Sunday, 10 July 2016
EMA Extends Amputation Investigation to All SGLT2 Inhibitors
The European Medicines Agency (EMA)'s Pharmacovigilance Risk Assessment Committee (PRAC) has extended the scope of its investigation into the possible link between the sodium glucose cotransporter 2 (SGLT2) inhibitor canagliflozin (Invokana, Vokanamet, Janssen) and amputations to include other drugs of the same class.
Now, the PRAC's review will include the other SGLT2 inhibitor medicines dapagliflozin (Farxiga, Xigduo XR, AstraZeneca), and empagliflozin (Jardiance, Boehringer Ingelheim), based on the determination that the potential risk may be relevant for them as well.
In April 2016, PRAC launched a safety review of canagliflozinbased on an increase in amputations — mostly of the toes — seen in the ongoing long-term Canagliflozin Cardiovascular Assessment Study (CANVAS).
A 4.5-year interim analysis by the independent monitoring committee for the trial found that the rate of amputations per every 1000 patients was equivalent to seven for 100 mg/day and five for 300 mg/day of canagliflozin compared with three per 1000 patients taking placebo.
No such increase in amputations was seen in 12 other completed clinical trials with canagliflozin, although a small, statistically nonsignificant increase in the number of amputations occurred in another ongoing study calledCANVAS-R. Both CANVAS and CANVAS-R involve patients at high cardiovascular risk.
Based on all the data, the monitoring committee recommended that CANVAS continue through its scheduled 2017 completion.
In its April move, PRAC had requested more information from the company to assess whether canagliflozin causes an increase in lower-limb amputations and whether any changes are needed in the way the drug is used in the European Union.
In May, the US Food and Drug Administration (FDA) also issued a safety alert for canagliflozin based on the same data. Asked to clarify whether their investigation extends to other SGLT2 inhibitors, an FDA press representative responded by email, "As we stated in our May 18, 2016, drug safety communication, we have not determined whether canagliflozin increases the risk of leg and foot amputations….FDA is evaluating this safety issue across the class."
A Real Risk?
Commenting for Medscape Medical News in May, Simeon I Taylor, MD, professor of medicine, University of Maryland School of Medicine, Baltimore, said, "I am not certain this safety signal is real, but I do believe it is appropriate to take it seriously....The numbers are small, so it is premature to draw firm conclusions about whether the apparent increase in amputations represents a true risk of the drug or whether it results from random statistical variation."

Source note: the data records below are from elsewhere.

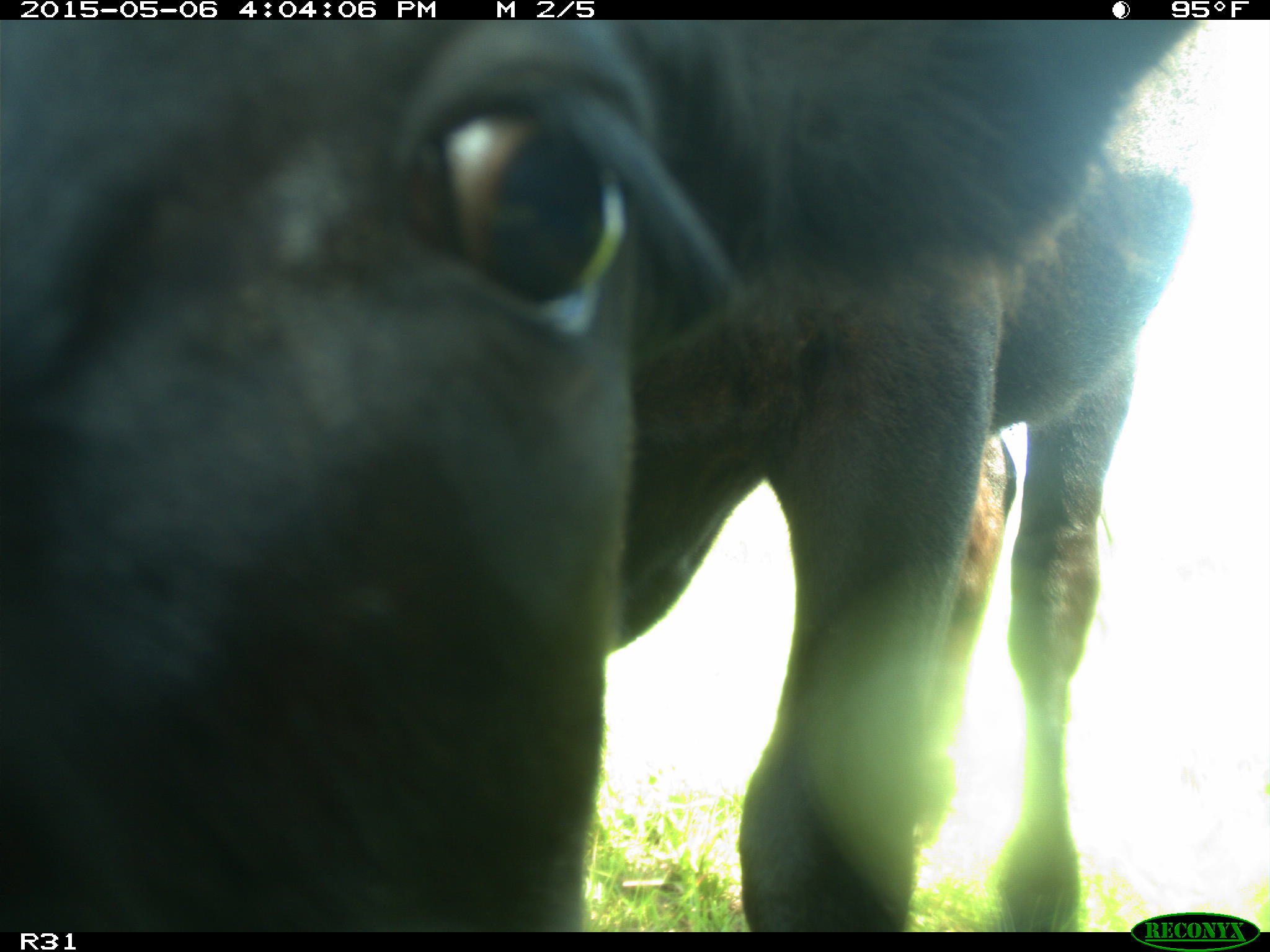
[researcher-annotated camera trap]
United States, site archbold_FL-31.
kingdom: Animalia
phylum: Chordata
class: Mammalia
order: Artiodactyla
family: Bovidae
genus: Bos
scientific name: Bos taurus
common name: domestic cow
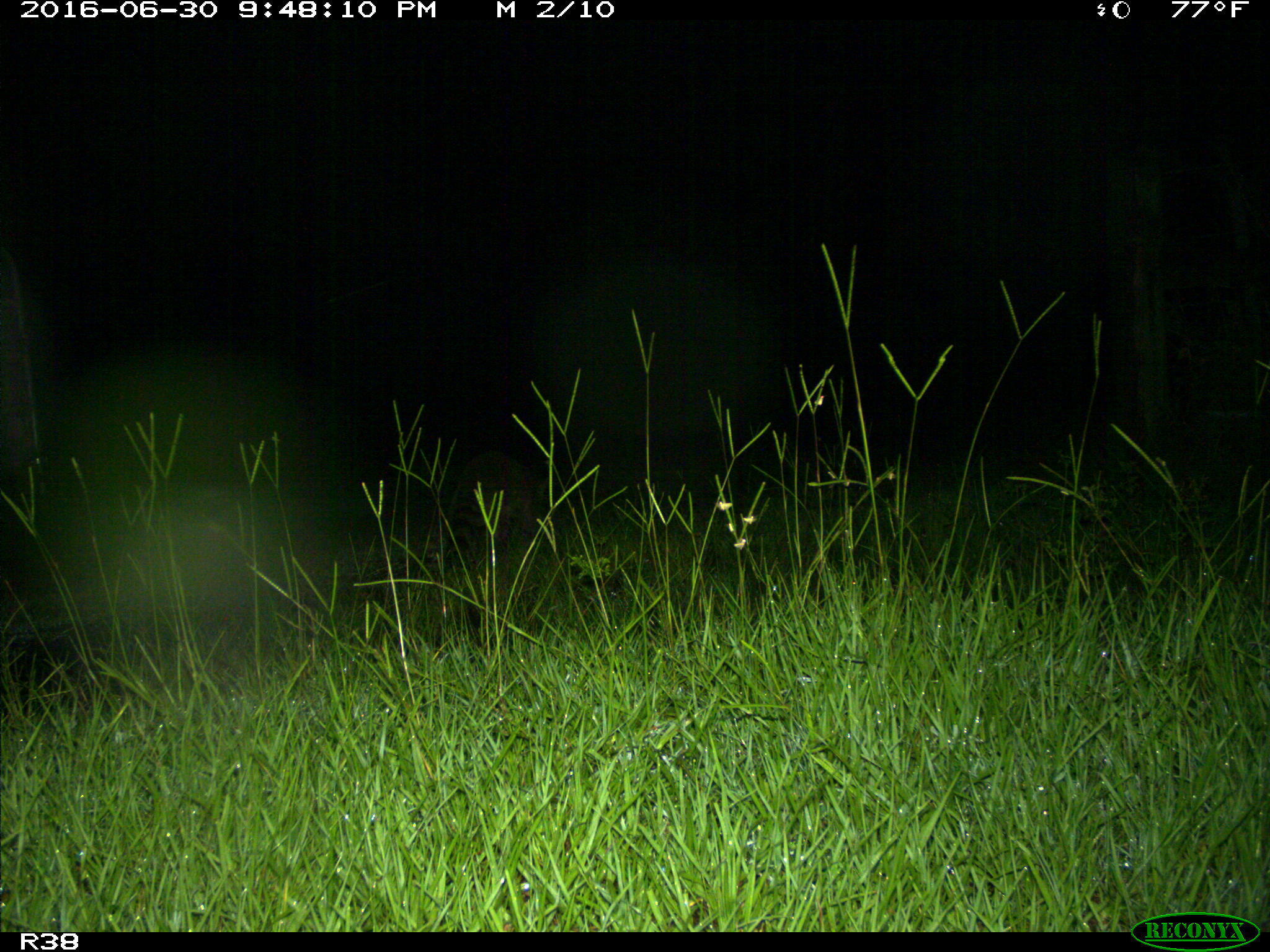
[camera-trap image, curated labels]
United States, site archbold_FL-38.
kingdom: Animalia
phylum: Chordata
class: Mammalia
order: Carnivora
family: Procyonidae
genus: Procyon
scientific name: Procyon lotor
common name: common raccoon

But there is biological plausibility, he said, citing a case-control study of 12,240 type 2 diabetic residents of eight Dutch cities, in which it was noted that thiazide diuretics were associated with a 6.11-fold increase in the risk of lower-extremity amputation when compared with ACE inhibitors (Pharmacoepidemiol Drug Saf. 2004;13:139-146).
Thiazide diuretics and SGLT2 inhibitors "both promote natriuresis and volume contraction. So it is tempting to hypothesize that volume contraction and an associated decrease in lower-extremity perfusion might possibly contribute to pathophysiological mechanisms leading to amputation."
Until more is known, Dr Taylor advised, "It is prudent for physicians and patients to…take this recent information into account when selecting therapeutic options. This particular safety concern may be most relevant for patients with peripheral neuropathy who are at increased risk for amputations."